Quando Leone XIV cita san Giovanni Paolo II: “la conoscenza dei misteri divini non è tanto conquista del genio umano, quanto piuttosto dono che Dio fa agli umili e ai credenti”, rilegge Anselmo nel suo significato più puro: fides quaerens intellectum. La fede non chiude gli occhi, li apre. Ma li apre dall’interno. L’intelligenza della fede non è uno sforzo, è una resa: come il monaco che interrompe la scrittura per un’ora di silenzio, come chi rinuncia a parlare per lasciare che Dio pronunci la parola decisiva. È in questo silenzio che l’uomo scopre che il mondo non si salva per ciò che dice, ma per ciò che tace in Dio.

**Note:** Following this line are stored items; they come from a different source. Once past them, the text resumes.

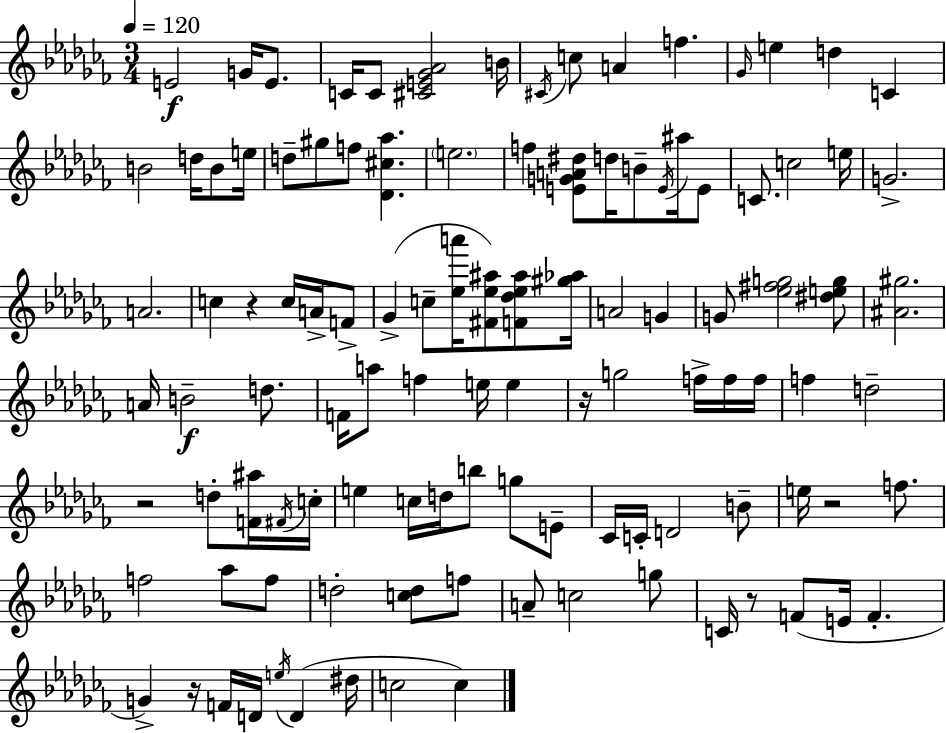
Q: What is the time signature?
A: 3/4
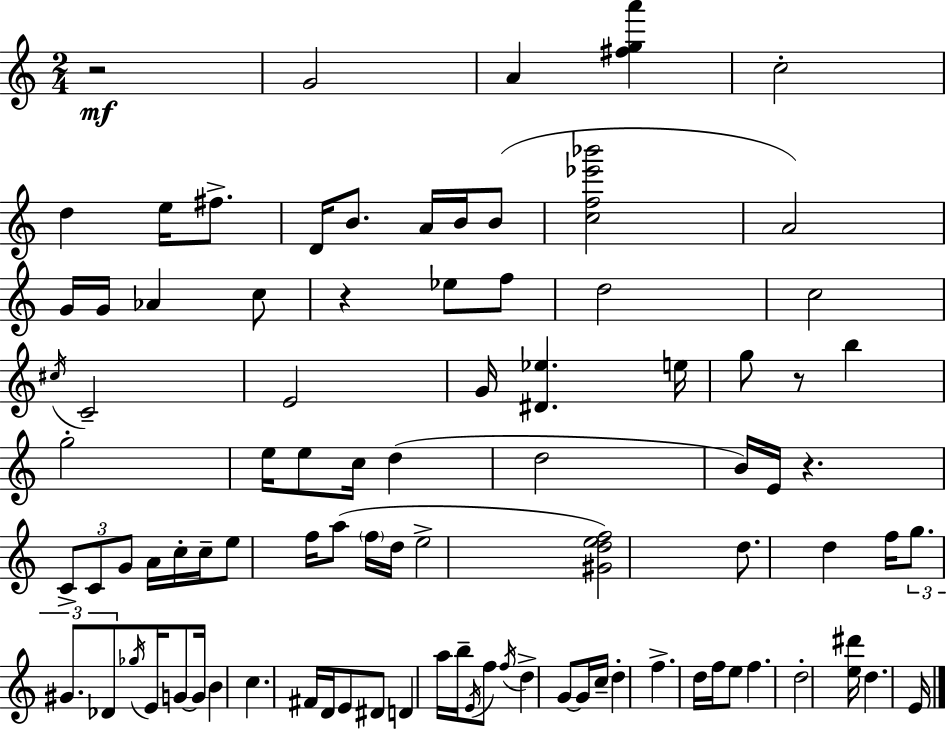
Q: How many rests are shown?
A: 4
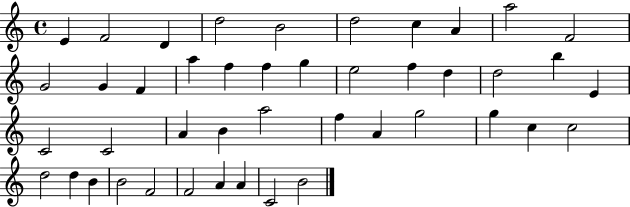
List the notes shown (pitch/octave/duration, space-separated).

E4/q F4/h D4/q D5/h B4/h D5/h C5/q A4/q A5/h F4/h G4/h G4/q F4/q A5/q F5/q F5/q G5/q E5/h F5/q D5/q D5/h B5/q E4/q C4/h C4/h A4/q B4/q A5/h F5/q A4/q G5/h G5/q C5/q C5/h D5/h D5/q B4/q B4/h F4/h F4/h A4/q A4/q C4/h B4/h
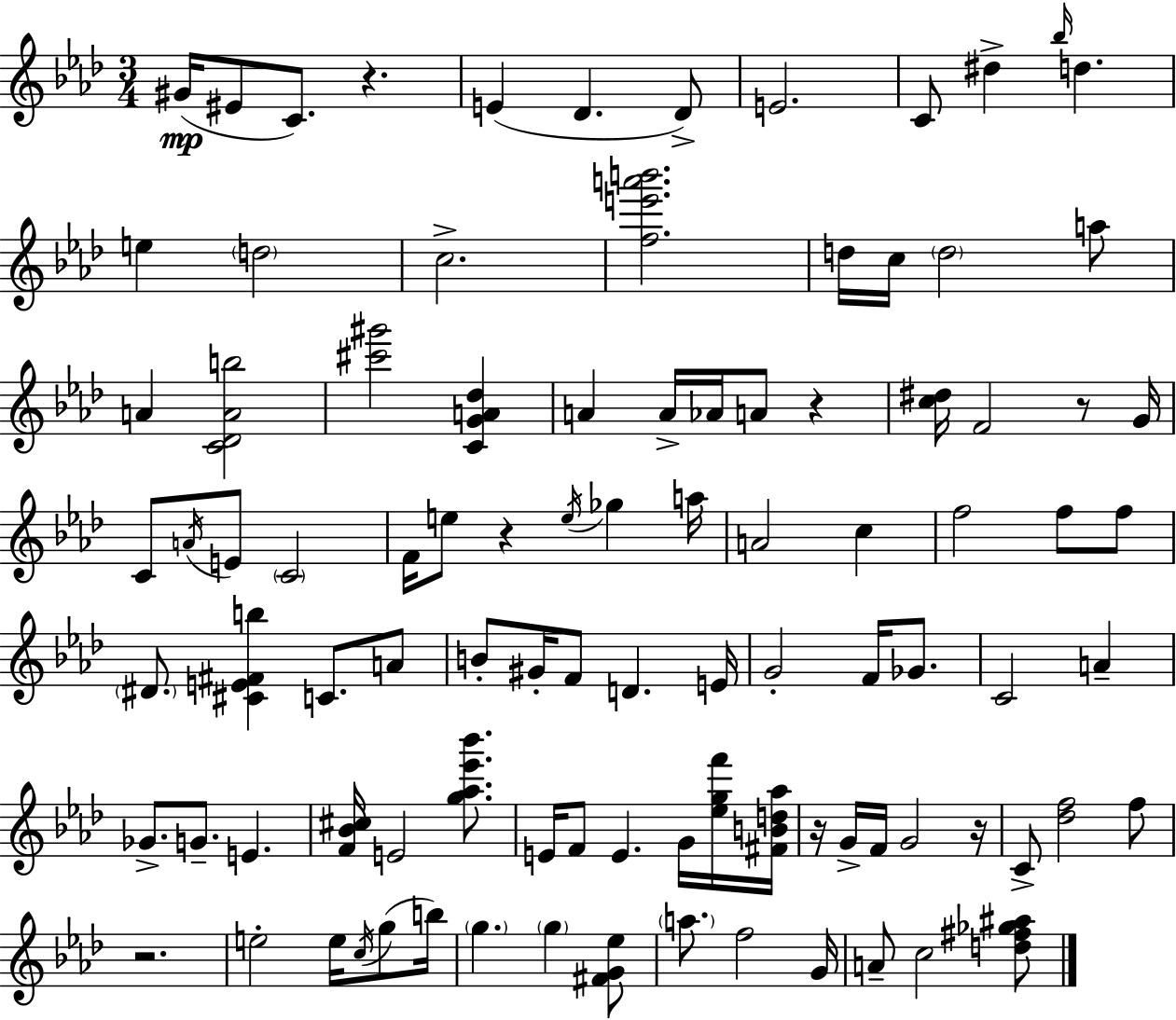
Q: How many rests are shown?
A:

Il cuore che batte nel corpo della Chiesa

L’immagine che Leone XIV ha richiamato più volte in questi primi mesi di pontificato — quella del cuore — è tra le più forti e rischiose. Un cuore, infatti, può anche ammalarsi: può battere in modo irregolare, troppo in fretta o troppo piano. Eppure, proprio il suo ritmo è ciò che rivela la salute dell’intero corpo.

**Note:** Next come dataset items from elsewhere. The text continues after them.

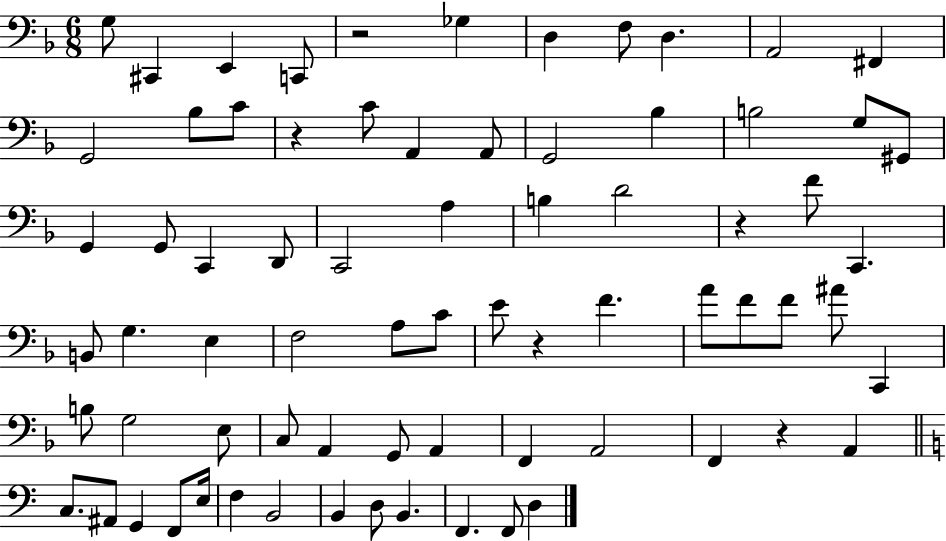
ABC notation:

X:1
T:Untitled
M:6/8
L:1/4
K:F
G,/2 ^C,, E,, C,,/2 z2 _G, D, F,/2 D, A,,2 ^F,, G,,2 _B,/2 C/2 z C/2 A,, A,,/2 G,,2 _B, B,2 G,/2 ^G,,/2 G,, G,,/2 C,, D,,/2 C,,2 A, B, D2 z F/2 C,, B,,/2 G, E, F,2 A,/2 C/2 E/2 z F A/2 F/2 F/2 ^A/2 C,, B,/2 G,2 E,/2 C,/2 A,, G,,/2 A,, F,, A,,2 F,, z A,, C,/2 ^A,,/2 G,, F,,/2 E,/4 F, B,,2 B,, D,/2 B,, F,, F,,/2 D,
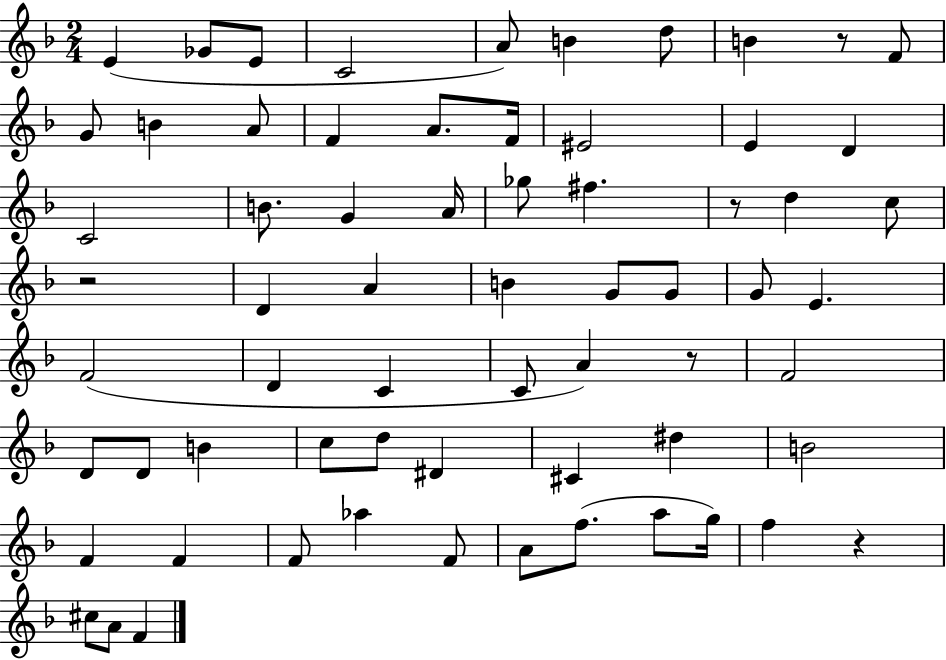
{
  \clef treble
  \numericTimeSignature
  \time 2/4
  \key f \major
  e'4( ges'8 e'8 | c'2 | a'8) b'4 d''8 | b'4 r8 f'8 | \break g'8 b'4 a'8 | f'4 a'8. f'16 | eis'2 | e'4 d'4 | \break c'2 | b'8. g'4 a'16 | ges''8 fis''4. | r8 d''4 c''8 | \break r2 | d'4 a'4 | b'4 g'8 g'8 | g'8 e'4. | \break f'2( | d'4 c'4 | c'8 a'4) r8 | f'2 | \break d'8 d'8 b'4 | c''8 d''8 dis'4 | cis'4 dis''4 | b'2 | \break f'4 f'4 | f'8 aes''4 f'8 | a'8 f''8.( a''8 g''16) | f''4 r4 | \break cis''8 a'8 f'4 | \bar "|."
}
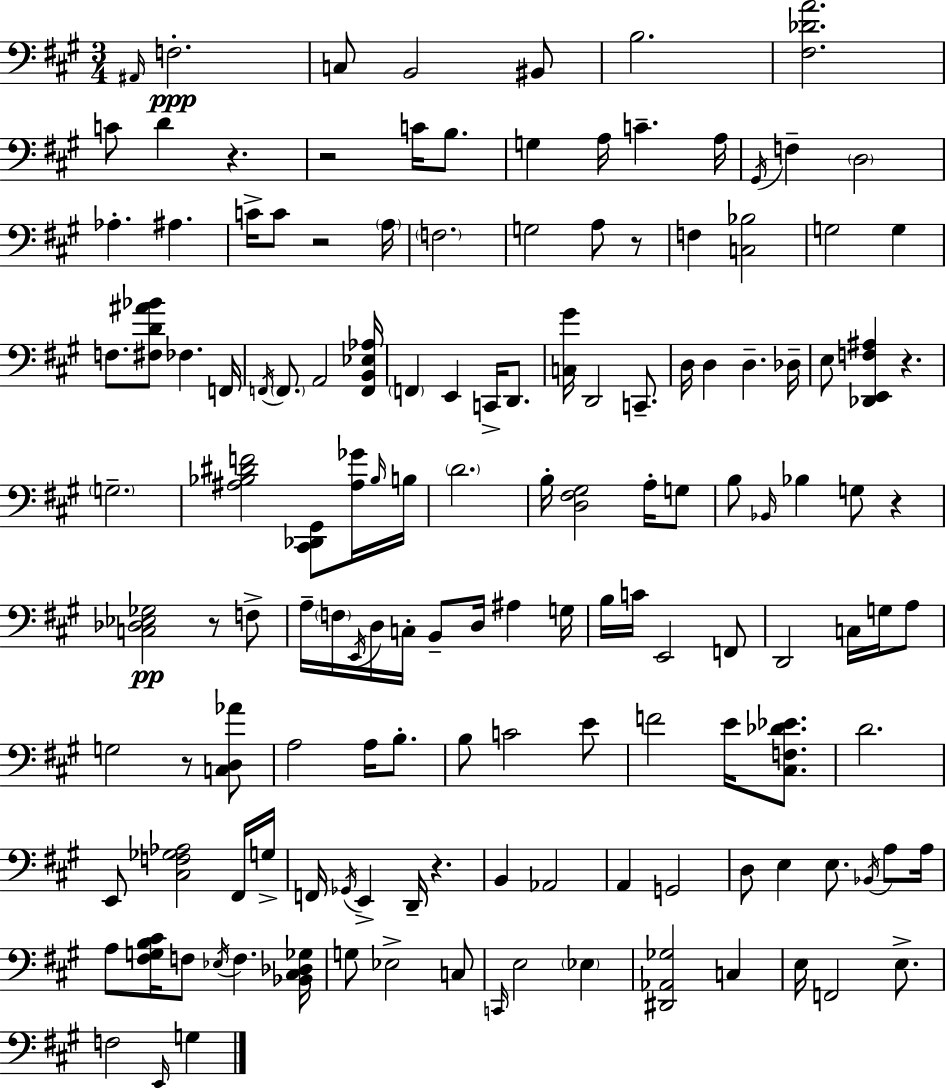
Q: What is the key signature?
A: A major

Così, nella Chiesa, l’equilibrio tra azione e contemplazione non è un lusso monastico, ma una questione vitale. Agostino lo dice con linguaggio forte: se la città di Dio dimentica la sua origine, diventa città dell’uomo. Il Papa, con la meditazione che ci ha offerto ieri, ha dunque ricordato che non basta il fervore apostolico se manca la linfa della preghiera. Senza il cuore monastico, la Chiesa rischia di avere mani che agiscono e piedi che corrono, ma un petto vuoto.

Il sorriso con cui Leone XIV ha osservato i monaci in coro, dediti al canto gregoriano e alla preghiera, ci offre l’immagine di un Papa riconoscente. Riconoscenza per una Chiesa che, pur dispersa nel mondo, ha ancora un cuore che batte nascosto; per un popolo che ancora cerca l’unità tra parola e silenzio, azione e adorazione. Oggi la Chiesa sembra assorbita da comunicati, convegni, strategie, e finisce spesso per logorarsi nel tentativo di capire come rendere più convincente il messaggio di Gesù — un affanno che talvolta nasconde solo la paura di perdere rilevanza nel mondo. La parola del Papa, invece, restituisce alla Chiesa la lentezza del vivere, non per moltiplicare le iniziative, ma per ritrovare la sorgente da cui ogni opera autentica prende vita. E quella sorgente, come ricordano i Padri, sgorga sempre dal deserto.